Quoted passage:
--------------------------------------------------

Table A5: Proportion of respondents affected as a result of alcohol related issues in the local area

In [1]:
from databaker.framework import *
import pandas as pd 

In [2]:
import requests
from cachecontrol import CacheControl
from cachecontrol.caches.file_cache import FileCache
from cachecontrol.heuristics import LastModified
from pathlib import Path

session = CacheControl(requests.Session(),
                       cache=FileCache('.cache'),
                       heuristic=LastModified())

sourceFolder = Path('in')
sourceFolder.mkdir(exist_ok=True)

inputURL = 'https://www.justice-ni.gov.uk/sites/default/files/publications/justice/ni-omnibus-survey-oct-2016-alcohol-drugs-tabular.xlsx'
inputFile = sourceFolder / 'ni-omnibus-survey-oct-2016-alcohol-drugs-tabular.xlsx'
response = session.get(inputURL)
with open(inputFile, 'wb') as f:
  f.write(response.content)

https://www.justice-ni.gov.uk/sites/default/files/publications/justice/ni-omnibus-survey-oct-2016-alcohol-drugs-tabular.xlsx

In [3]:
tab = loadxlstabs(inputFile, sheetids='Table A5')[0]

Loading in\ni-omnibus-survey-oct-2016-alcohol-drugs-tabular.xlsx which has size 191159 bytes
Table names: ['Table A5']


In [4]:
observations = tab.excel_ref('B5').expand(DOWN).expand(RIGHT).is_not_blank()

In [5]:
observations

{<B5 0.086>, <B8 946.0>, <B6 0.914>}

In [6]:
representatives = tab.excel_ref('A5').expand(DOWN).is_not_blank()
representatives

{<A6 'No'>, <A5 'Yes'>, <A11 '1. Results exclude "don\'t know" and refusals.'>, <A10 'Source: Northern Ireland Omnibus Survey, October 2016'>, <A8 'Unweighted base'>}

In [7]:
Dimensions = [
            HDim(representatives,'Respondents affected',DIRECTLY,LEFT),
            HDimConst('Measure Type', 'Percentage'),
            HDimConst('Unit','People')
            ]

In [8]:
c1 = ConversionSegment(observations, Dimensions, processTIMEUNIT=True)
# savepreviewhtml(c1)

In [9]:
new_table = c1.topandas()

--------------------------------------------------

Dataset extract:
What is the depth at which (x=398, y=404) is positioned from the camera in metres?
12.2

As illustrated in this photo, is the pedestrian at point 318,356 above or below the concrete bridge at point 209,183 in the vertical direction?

--------------------------------------------------

Aim A: In the alcohol survey notebook, how large is the loaded spreadsheet file?
Aim B: Write what comes next in the alcohol survey notebook, starting after its final line of code.
The data that comes after the text is separate material.

Expected output A: 191159 bytes

Expected output B:
new_table




Unnamed: 0,OBS,Respondents affected,Measure Type,Unit
0,0.086,Yes,Percentage,People
1,0.914,No,Percentage,People
2,946.0,Unweighted base,Percentage,People


In [10]:
new_table.columns = ['Response' if x=='OBS' else x for x in new_table.columns]

In [11]:
new_table.dtypes

Value                   float64
Respondents affected     object
Measure Type             object
Unit                     object
dtype: object

In [12]:
new_table.tail(5)

Unnamed: 0,Value,Respondents affected,Measure Type,Unit
0,0.086,Yes,Percentage,People
1,0.914,No,Percentage,People
2,946.0,Unweighted base,Percentage,People


In [13]:
new_table.head()

Unnamed: 0,Value,Respondents affected,Measure Type,Unit
0,0.086,Yes,Percentage,People
1,0.914,No,Percentage,People
2,946.0,Unweighted base,Percentage,People


In [14]:
new_table['Response'] = pd.to_numeric(new_table['Response'], errors='coerce')

In [15]:
new_table['Response'] = new_table['Response'].apply(str)

In [16]:
def user_perc(x,y):
    
    if str(x) == 'Unweighted base':
        return 'Number'
    else:
        return y
    
new_table['Measure Type'] = new_table.apply(lambda row: user_perc(row['Respondents affected'],row['Measure Type']), axis = 1)

In [17]:
new_table = new_table[['Respondents affected','Measure Type','Response','Unit']]

In [18]:
new_table.head(5)

Unnamed: 0,Respondents affected,Measure Type,Value,Unit
0,Yes,Percentage,0.086,People
1,No,Percentage,0.914,People
2,Unweighted base,Number,946.0,People


In [19]:
destinationFolder = Path('out')
destinationFolder.mkdir(exist_ok=True, parents=True)

new_table.to_csv(destinationFolder / ('taba5.csv'), index = False)